On the dashboard of my 2014 model S the battery icon shows 240 mi when the battery is fully charged yet the actual mileage I get doesn’t come close.
According to the navigation my destination was 68 mi.

After returning home I figured I drove about 145 mi and the battery showed 34 mi left which would total 179mi.

That’s a far cry from 240 mi!!!
Is that normal?
Are they all that inaccurate?

I had the a/c on and drove interstate speed limits all the way. Which was 65 mph and 70 mph.


----------



## JasonF (Oct 26, 2018)

The advice I give people now is drive with the percentage on the battery instead of the mileage range for a few days. Once you get used to the effect your daily commute has on the actual battery percentage, you'll see what has the greatest effect on it, and in turn, understand where the mileage estimate is inaccurate.


----------



## Bigriver (Jan 26, 2018)

Horrible said:


> Are they all that inaccurate?


The display of 240 miles is 240 *rated* miles, and yes, it is common for actual mileage to be somewhat less.
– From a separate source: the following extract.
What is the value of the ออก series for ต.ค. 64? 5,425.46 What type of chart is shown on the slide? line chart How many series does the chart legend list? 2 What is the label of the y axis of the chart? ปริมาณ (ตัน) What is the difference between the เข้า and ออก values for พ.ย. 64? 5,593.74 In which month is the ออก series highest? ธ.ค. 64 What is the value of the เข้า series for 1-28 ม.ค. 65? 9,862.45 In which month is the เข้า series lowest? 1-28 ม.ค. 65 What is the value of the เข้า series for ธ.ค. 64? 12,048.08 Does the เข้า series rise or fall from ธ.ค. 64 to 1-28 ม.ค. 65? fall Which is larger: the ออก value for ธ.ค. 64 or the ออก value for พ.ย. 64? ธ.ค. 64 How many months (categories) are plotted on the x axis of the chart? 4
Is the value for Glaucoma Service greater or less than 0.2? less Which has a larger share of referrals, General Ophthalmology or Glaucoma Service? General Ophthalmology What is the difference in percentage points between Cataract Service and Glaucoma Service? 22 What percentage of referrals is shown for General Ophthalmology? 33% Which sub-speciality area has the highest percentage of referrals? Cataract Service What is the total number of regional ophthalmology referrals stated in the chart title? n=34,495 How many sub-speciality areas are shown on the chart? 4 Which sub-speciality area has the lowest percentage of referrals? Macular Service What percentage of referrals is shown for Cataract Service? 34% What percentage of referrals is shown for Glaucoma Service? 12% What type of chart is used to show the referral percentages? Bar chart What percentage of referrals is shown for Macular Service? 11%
This is very similar to gas cars often not getting the rated mpg. Actual mpg may vary.

You did not mention the time frame of your trip, but there can also be "miles" lost when the car is parked. Of particular concern on the S or X, make sure that the "always connected" radial button is NOT selected in the car's settings. If it is selected, the car remains in a standby mode that uses more energy.

Here is a screenshot I grabbed several years ago of part of Tesla's explanation of the variability of actual range for the model S and the original roadster. Perhaps it may help.


----------



## SoFlaModel3 (Apr 15, 2017)

The 240 miles displayed on screen is "rated range", so what will make you fall short of that...

Highway speeds
Wind
Cold temperature
Continuous heavy acceleration
Rain/wet pavement
Under inflated tires
and so on...
Lots of factors, so yes very likely nothing at all is wrong.

For a better estimate, check out the trip computer.


----------